Information provided:
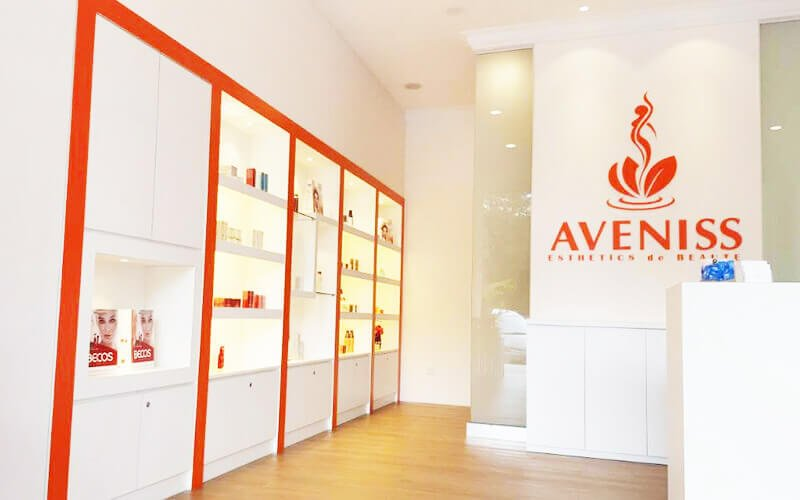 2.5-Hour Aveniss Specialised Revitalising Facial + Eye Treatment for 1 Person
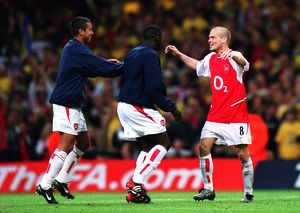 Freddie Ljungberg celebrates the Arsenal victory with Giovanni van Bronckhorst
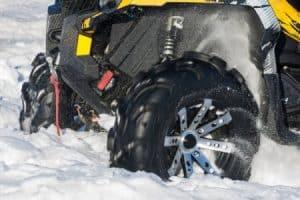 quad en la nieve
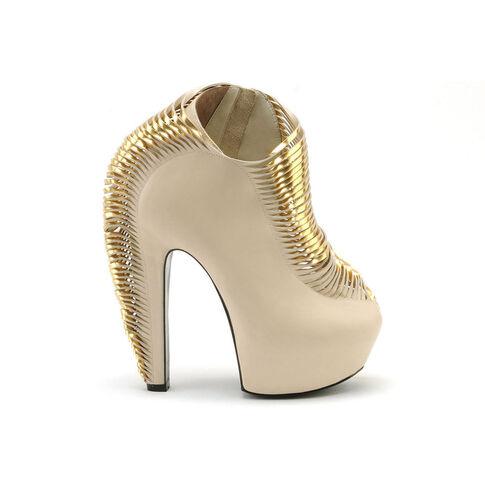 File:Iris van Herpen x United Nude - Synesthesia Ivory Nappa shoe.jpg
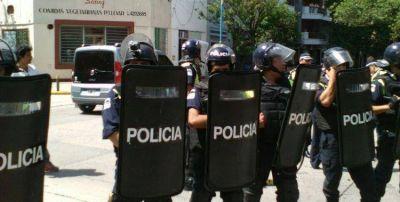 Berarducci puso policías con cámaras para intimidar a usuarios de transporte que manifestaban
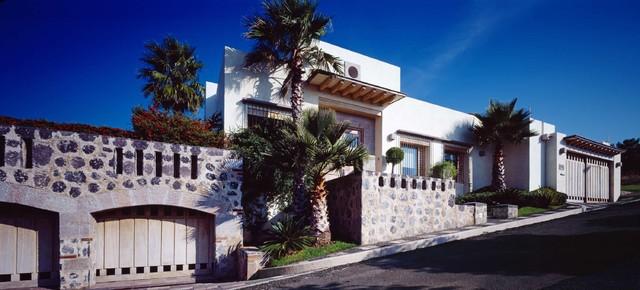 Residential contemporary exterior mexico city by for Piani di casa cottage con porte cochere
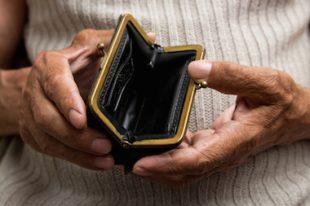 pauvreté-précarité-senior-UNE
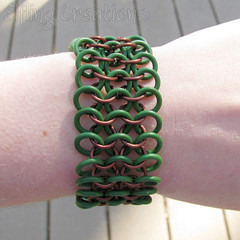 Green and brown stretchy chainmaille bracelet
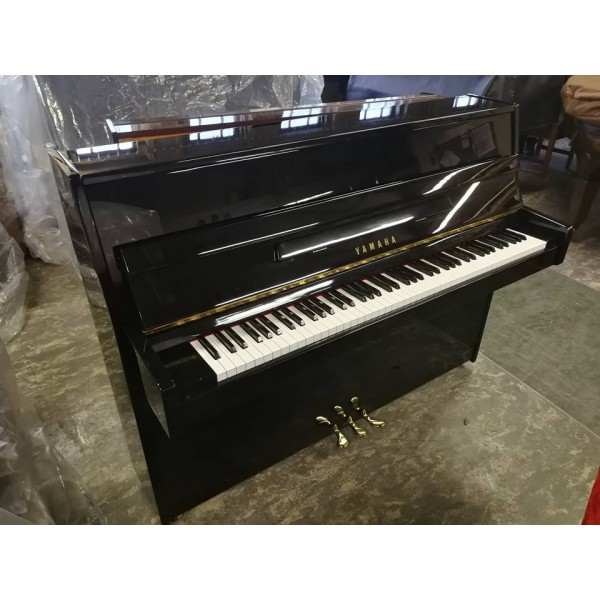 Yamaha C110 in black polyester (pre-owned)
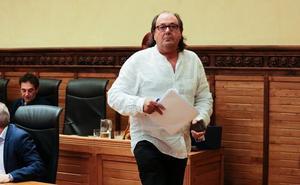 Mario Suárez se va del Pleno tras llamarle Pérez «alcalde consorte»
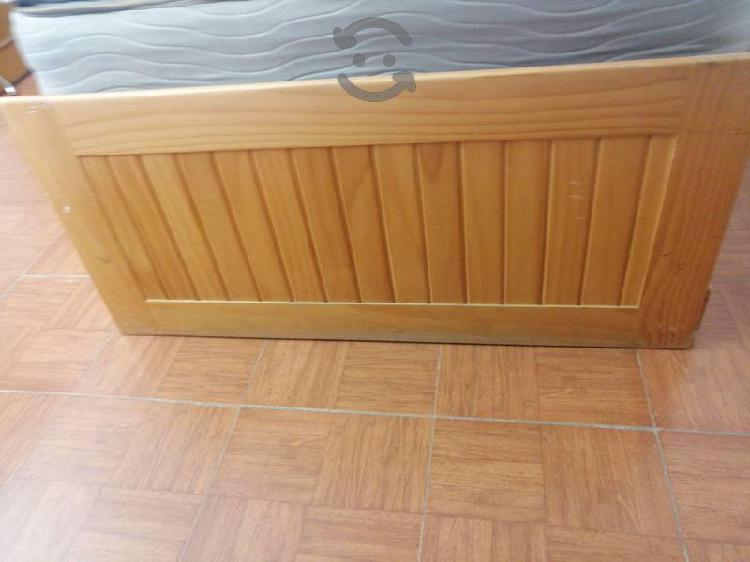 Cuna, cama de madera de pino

What you have to do: Restate word for word the lines running from the one with "Residential contemporary exterior" to the end of the entries; pictures are to be left out.

Solution to this task:
 Residential contemporary exterior mexico city by for Piani di casa cottage con porte cochere
 pauvreté-précarité-senior-UNE
 Green and brown stretchy chainmaille bracelet
 Yamaha C110 in black polyester (pre-owned)
 Mario Suárez se va del Pleno tras llamarle Pérez «alcalde consorte»
 Cuna, cama de madera de pino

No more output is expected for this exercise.